Come avevamo facilmente profetizzato, il neopresidente Trump sta iniziando a salire il calvario che toccò al nostro Berlusconi (per il quale la via crucis ancora non accenna a finire) quando decise di scendere, e con successo, in campo. Entrambi ricchi imprenditori prestati alla politica, entrambi capaci di parlare alla pancia della gente, entrambi premiati dalle urne (l’unico posto, ormai, in cui il cittadino può esprimersi liberamente senza essere subissato, linciato, emarginato e perseguitato).
La tempesta che Trump si è tirato addosso con la sua decisione di limitare fortemente l’immigrazione da Paesi a rischio terrorismo, purtroppo vede titubanti anche quelli che, per primi, dovrebbero essere d’accordo. Già a suo tempo il compianto (da noi, ovvio) cardinale Giacomo Biffi aveva detto una cosa lampante: accogliere immigrati cristiani facilita l’integrazione ed evita problemi. Perché? Perché i musulmani sono inassimilabili, a meno che non facciano i “moderati”. Ebbene, la si giri come si vuole, ma il musulmano «moderato» è uno che ha deciso di vivere da non musulmano. Ora, la ventilata (si badi: solo ventilata) da Trump «corsia preferenziale» per i profughi cristiani che cerchino rifugio negli Usa ha scatenato, come previsto, il putiferio.
E tutti giù a ricordare che gli Usa sono nati come nazione di immigrati. Come se, per questo, dovrebbe continuare ad esserlo per forza ancora oggi. Ma la storia ci dice che gli Usa regolarono e contingentarono l’immigrazione fin dall’inizio, stringendo patti inderogabili con i Paesi di partenza, in molti casi (tra cui quello dell’Italia) imponendo quote in base alle regioni di provenienza (per esempio, più veneti e meno siciliani). E in molti casi intimarono dei momentanei stop, come sta facendo adesso Trump. Ebbene, la scelta (peraltro, ripetiamo, ancora campata in aria) di favorire i cristiani è stata biasimata perfino dal patriarca caldeo Louis Raphael Sako, il quale la teme come «trappola» per i cristiani mediorientali. Perché? «Perché tra le altre cose fornisce argomenti a tutte le propagande e ai pregiudizi che attaccano le comunità cristiane autoctone del Medio Oriente come ‘corpi estranei’, gruppi sostenuti e difesi dalle potenze occidentali» (agenzia Fides). Le «altre cose» sono spiegate dopo, quando evoca papa Francesco che vuole accogliere tutti «senza discriminazioni» religiose (infatti, sull’aereo papale imbarcò solo famiglie islamiche, come si ricorderà).
Insomma, già i jihadisti dipingono i cristiani mediorientali come quinte colonne dell’Occidente, e un Occidente che si mettesse ad accoglierere solo cristiani farebbe il gioco dei jihadisti.
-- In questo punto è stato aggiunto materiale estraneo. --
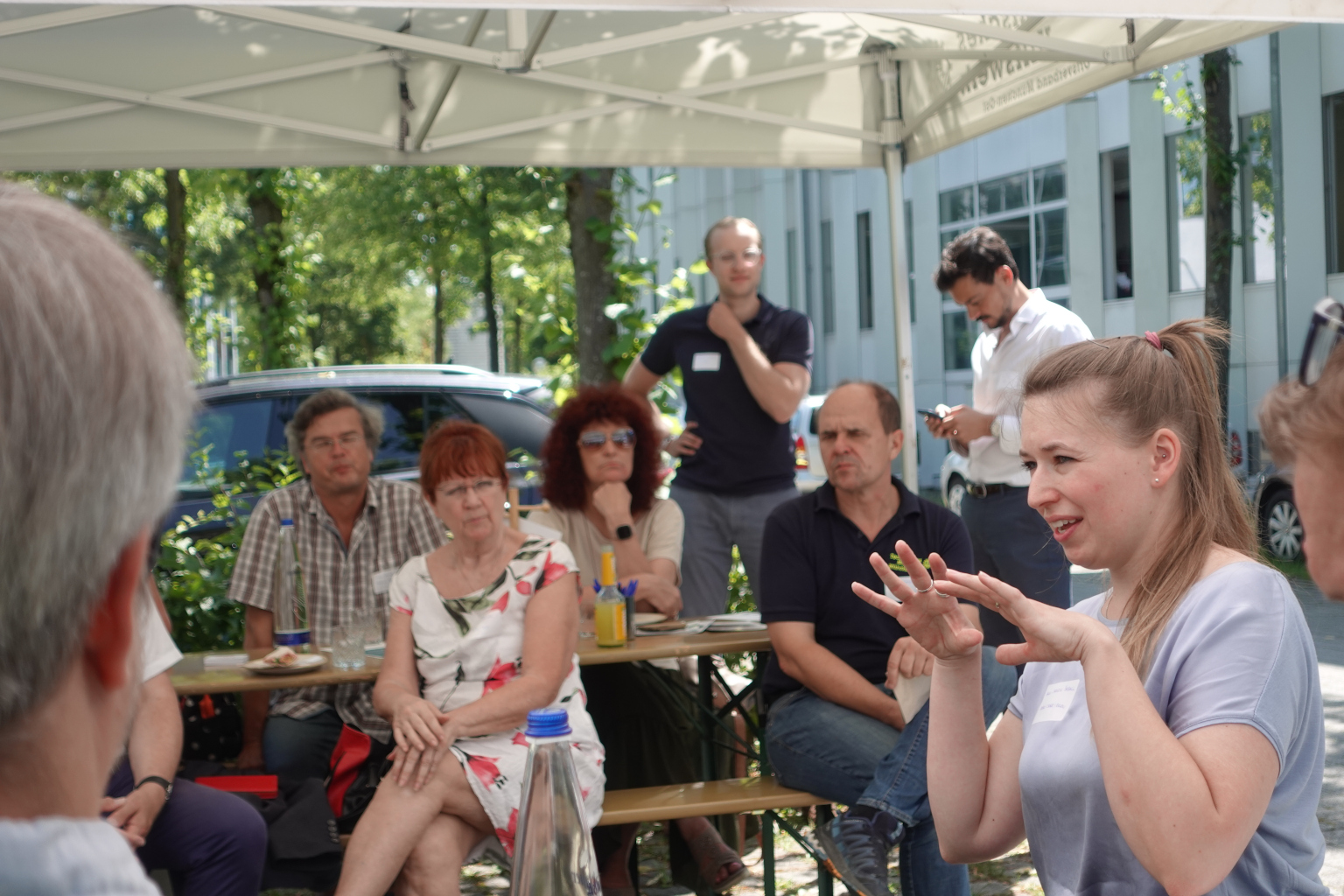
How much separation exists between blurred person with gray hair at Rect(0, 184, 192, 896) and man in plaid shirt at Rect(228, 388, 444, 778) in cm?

Inutile far presente che i Paesi arabi non accolgono nessuno, neanche un profugo, altrimenti sarebbe facile: i sunniti vadano in Arabia, gli sciiti in Iran e i cristiani in America. Né risulta che i profughi (o gli emigrati per qualunque motivo) chiedano di andare, che so, in Giappone o in Cina o Russia o in Corea del Sud (o in India, appena promossa quinta potenza industriale). Così, siamo sempre sotto ricatto musulmano: se non accogli tutti, ne fanno le spese i cristiani che rimangono; se critichi l’islam, idem (ricordiamoci le “stragi” che provocò il pur sensato discorso di papa Ratzinger a Ratisbona); se non coccoli e accontenti in tutti i loro capricci i musulmani che accogli, questi si «radicalizzano» e sono guai; se delinquono e li metti in galera, la radicalizzazione è sicura. Houston, abbiamo un problema. E questo problema si chiama Islam. Se avessimo degli statisti al comando, noi occidentali, guarderemmo con attenzione la storia, specialmente quella del Libano dei tempi di Gemayel. O magari quella di una santa, Isabella la Cattolica.